Optimizations of the mesoscale structure of Li-ion battery electrode have been demonstrated by using the advanced simulation method by single 2D slice image (Quasi-3D modeling) and machine learning. The mathematical model is based on the electrochemistry and physics model1), and developed in order to calculate Li/Li+ concentration on the 2D plane, in consideration of virtual 3D structure. In this study, we firstly confirm the validity of the Quasi-3D model, and secondly optimize the electrode structure in mesoscale using Bayesian optimization, a method of machine learning.

In order to confirm the validity of our proposed model, full 3D discharge simulations with random packed active material particles have been performed and compared.
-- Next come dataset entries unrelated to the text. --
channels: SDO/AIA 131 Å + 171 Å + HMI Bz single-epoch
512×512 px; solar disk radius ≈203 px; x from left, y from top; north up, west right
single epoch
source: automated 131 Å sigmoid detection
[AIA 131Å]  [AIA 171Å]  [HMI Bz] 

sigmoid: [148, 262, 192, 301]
By use of an appropriate value of “connection factor”, quasi-3D model reproduce well a sliced Li/Li+ concentration calculated by the full 3D model in charge/discharge process, in addition that this model makes it possible to reduce computation time dramatically. Next, we have carried out optimizations of the mesoscale structure of the positive electrode Li(Ni1/3Mn1/3Co1/3)O2 based on the actual FIB-SEM image via Bayesian optimization. As a result, statistical parameters of the optimized meso-scale structures, including the dispersion of active material size and location, remarkably differ depending on the objective functions for high rate charge/discharge performance or for long cycle performance.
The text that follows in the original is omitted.